Materials provided
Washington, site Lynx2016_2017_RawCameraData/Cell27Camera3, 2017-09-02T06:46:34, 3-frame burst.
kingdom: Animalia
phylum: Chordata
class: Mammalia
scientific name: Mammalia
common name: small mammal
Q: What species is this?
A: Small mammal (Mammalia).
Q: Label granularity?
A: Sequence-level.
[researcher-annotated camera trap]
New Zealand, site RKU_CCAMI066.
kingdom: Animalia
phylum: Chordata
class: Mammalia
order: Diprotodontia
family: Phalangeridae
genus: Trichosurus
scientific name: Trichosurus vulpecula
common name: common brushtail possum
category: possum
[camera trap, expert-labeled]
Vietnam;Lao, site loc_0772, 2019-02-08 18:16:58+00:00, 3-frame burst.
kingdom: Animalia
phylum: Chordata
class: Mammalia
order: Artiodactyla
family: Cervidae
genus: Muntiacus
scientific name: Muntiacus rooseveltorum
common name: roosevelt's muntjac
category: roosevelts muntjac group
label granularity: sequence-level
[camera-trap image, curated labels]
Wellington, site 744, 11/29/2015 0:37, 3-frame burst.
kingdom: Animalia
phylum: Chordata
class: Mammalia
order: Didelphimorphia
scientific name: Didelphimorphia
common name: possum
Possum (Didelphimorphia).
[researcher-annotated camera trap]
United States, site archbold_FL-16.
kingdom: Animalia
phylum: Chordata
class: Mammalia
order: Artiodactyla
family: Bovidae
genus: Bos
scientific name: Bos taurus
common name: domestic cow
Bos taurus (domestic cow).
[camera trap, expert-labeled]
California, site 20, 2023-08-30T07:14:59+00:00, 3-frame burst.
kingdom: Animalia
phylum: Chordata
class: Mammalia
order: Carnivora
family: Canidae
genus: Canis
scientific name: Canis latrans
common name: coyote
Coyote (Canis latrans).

Description of the task
If a line of the entries holds the word "scientific", copy it out.

Response
scientific name: Mammalia
scientific name: Trichosurus vulpecula
scientific name: Muntiacus rooseveltorum
scientific name: Didelphimorphia
scientific name: Bos taurus
scientific name: Canis latrans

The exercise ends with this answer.